T cells and B cells have the unique ability to change their own genome to get better at what they do. T cells are often different from one another in their ability to “see”. Their combined perspective makes up the Immunological Repertoire. This ability, this repertoire, is imperative to the function of the immune system in such a manner, and in turn, to health.
Recent progress in the ability to sequence genomes (recently dubbed Flatley’s Law) computational tools, and, in general, high-throughput biology, now allows us to observe the T-cell repertoire by looking at the CDR3 makeup of thousands to millions of T cells.
At the Systems Biomedicine Lab, we are producing such repertoires, develop computational tools and improve on these technologies.
We develop tools to use pathway and network knowledge to discover hidden properties of cell regulation out of high-throughput data.

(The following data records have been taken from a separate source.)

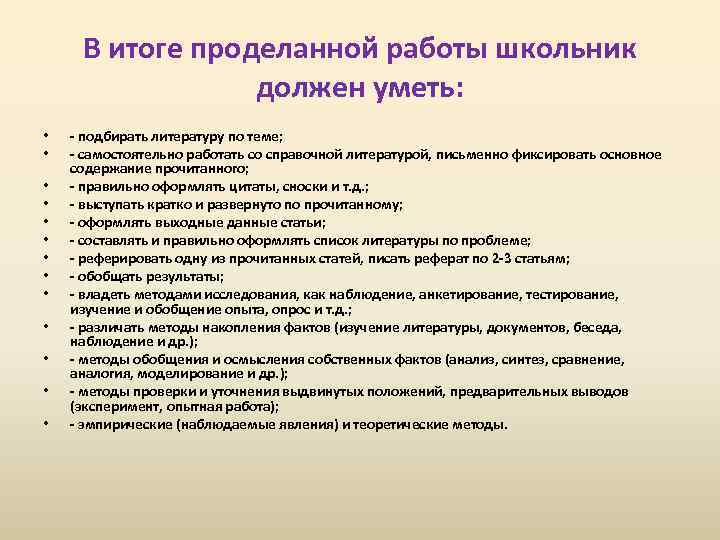 В итоге проделанной работы школьник должен уметь:

• - подбирать литературу по теме;
• - самостоятельно работать со справочной литературой, письменно фиксировать основное содержание прочитанного;
• - правильно оформлять цитаты, сноски и т.д.;
• - выступать кратко и развернуто по прочитанному;
• - оформлять выходные данные статьи;
• - составлять и правильно оформлять список литературы по проблеме;
• - реферировать одну из прочитанных статей, писать реферат по 2-3 статьям;
• - обобщать результаты;
• - владеть методами исследования, как наблюдение, анкетирование, тестирование, изучение и обобщение опыта, опрос и т.д.;
• - различать методы накопления фактов (изучение литературы, документов, беседа, наблюдение и др.);
• - методы обобщения и осмысления собственных фактов (анализ, синтез, сравнение, аналогия, моделирование и др.);
• - методы проверки и уточнения выдвинутых положений, предварительных выводов (эксперимент, опытная работа);
• - эмпирические (наблюдаемые явления) и теоретические методы.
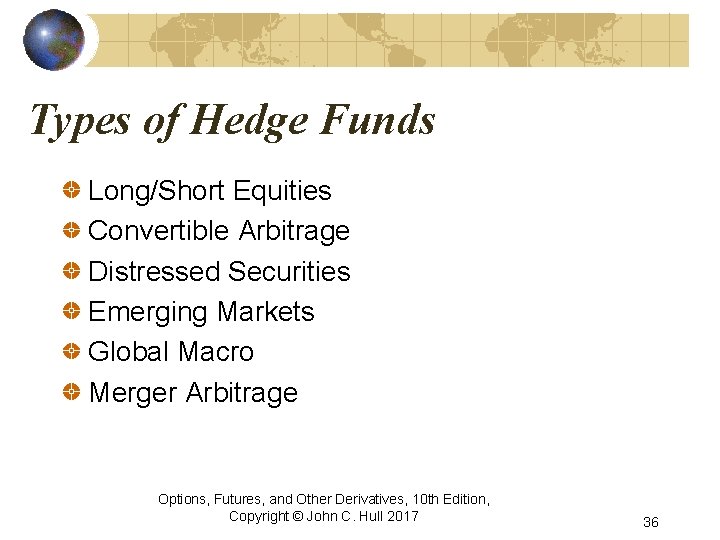 Types of Hedge Funds

Long/Short Equities
Convertible Arbitrage
Distressed Securities
Emerging Markets
Global Macro
Merger Arbitrage

Options, Futures, and Other Derivatives, 10th Edition, Copyright © John C. Hull 2017

36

We have been using pathway knowledge on top of gene and protein information to perform diagnosis and prognosis of samples from cancer patients. We have shown the advantage of using such approach in multiple papers (all of them appear in the “Publications” section in this website)

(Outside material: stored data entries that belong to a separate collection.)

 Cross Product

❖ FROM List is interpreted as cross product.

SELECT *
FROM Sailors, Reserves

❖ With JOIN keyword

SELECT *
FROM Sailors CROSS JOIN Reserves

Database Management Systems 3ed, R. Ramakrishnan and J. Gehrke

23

We are able to uncover the pathways most critical to make diagnosis (or prognosis). We follow up on these findings in wet-lab experimentation to learn more about the mechanisms of these critical pathways.
Single cell transcriptomics. With help from Dr. Assaf Rotem and Dave Weitz’s lab, we recently set-up a droplet microfluidics system that gives ability to look at the whole-transcriptome of single cells. We are using this technology to look at epithelial cells and T cells at the tumor microenvironment.